2023年最大の不透明要因としては中国の政情不安が挙げられる。コロナ政策への抗議活動が異例の盛り上がりを見せたが、これが果たして一時的なもので収まるのか、あるいはより大きな民主化、反政府の動きへと発展するか予断を許さない。またそうなった場合、3期目に入った習政権の対応も気がかりである。台湾問題も含めて、2023年は中国の動向がこれまで以上に相場のリスクファクターとして意識されるだろう。ただし、これは悪材料ばかりではなく、グローバル投資家の中国離れを助長し、日本がその受け皿として選択肢になる可能性もある。
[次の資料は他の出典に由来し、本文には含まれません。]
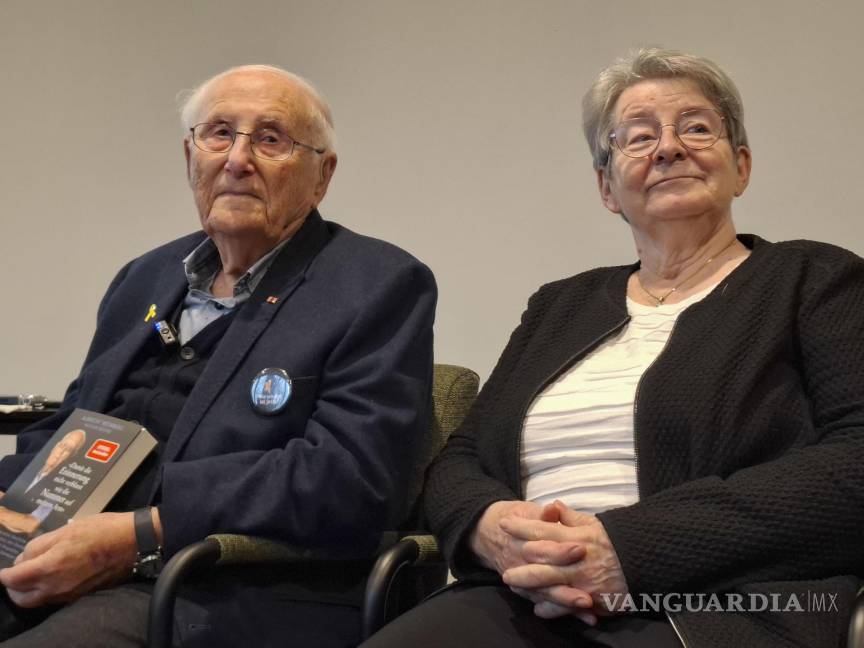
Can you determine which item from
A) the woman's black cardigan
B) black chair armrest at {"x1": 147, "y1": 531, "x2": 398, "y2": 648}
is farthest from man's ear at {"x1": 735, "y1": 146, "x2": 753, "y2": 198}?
black chair armrest at {"x1": 147, "y1": 531, "x2": 398, "y2": 648}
かつて日本の魅力度が低下し、グローバルマネーが日本を素通りして成長著しい中国に向かった時は「ジャパン・パッシング」と言われた。今度はその巻き戻しが始まるかもしれない。また、最近の報道によれば中国政府は厳格なコロナ政策の見直しを検討しているという。中国がコロナ政策を見直せば世界景気にとっても、無論、日本企業の業績にとってもポジティブである。

上振れシナリオとしては相場サイクルが早期に金融相場入りする可能性が挙げられる。FRBが金融緩和に転じるのはまだ当分先と想定しているが、米国景気の先行き次第では23年後半に「予防的緩和」に転じる可能性もあり、その場合は「不景気の株高」の様相が色濃く出るだろう。また、その逆もあり得る。米国景気が粘り腰を見せ、それほど景気が悪化しないというシナリオである。すでにISM製造業景気指数は拡大・縮小の境である50を下回り企業の景況感で測れば米国は不況に突入している。ただし、同指数の50割れは通常の不況では(つまりリーマンショックなどの超ド級の景気後退でなければ)6ヶ月未満に収まるのが過去のパターン。今回、景気減速を招いている要因である利上げが減速・停止に向かえば景気減速そのものも止まってくるだろう。意外に景気の底が浅く、早い底入れ~回復となる可能性も捨てきれない。なにしろ労働市場が堅調で、これは構造変化によるところも大きく、過去の景気後退局面で見られたような失業率の上昇は今回はないかもしれない。そうなると「景気後退」という認定がなされない、ただの「景気減速」で乗り切ってしまうシナリオは充分あり得るだろう。

いずれにせよ、景気減速のなか利上げの打ち止め、さらにその先の金融緩和期待で上げる相場になる。いわゆる「不景気の株高」である。

23年の有望セクターとしては、FRBの利上げ停止・長期金利の低下をメインシナリオとすれば22年に金利上昇で売られたグロース株の戻りに賭ける戦略に妙味があるだろう。加えて、世界景気減速に対する安全策として内需ディフェンシブ・セクターも有望だ。この両セクターへの投資は分散効果の点からも魅力的だと考える。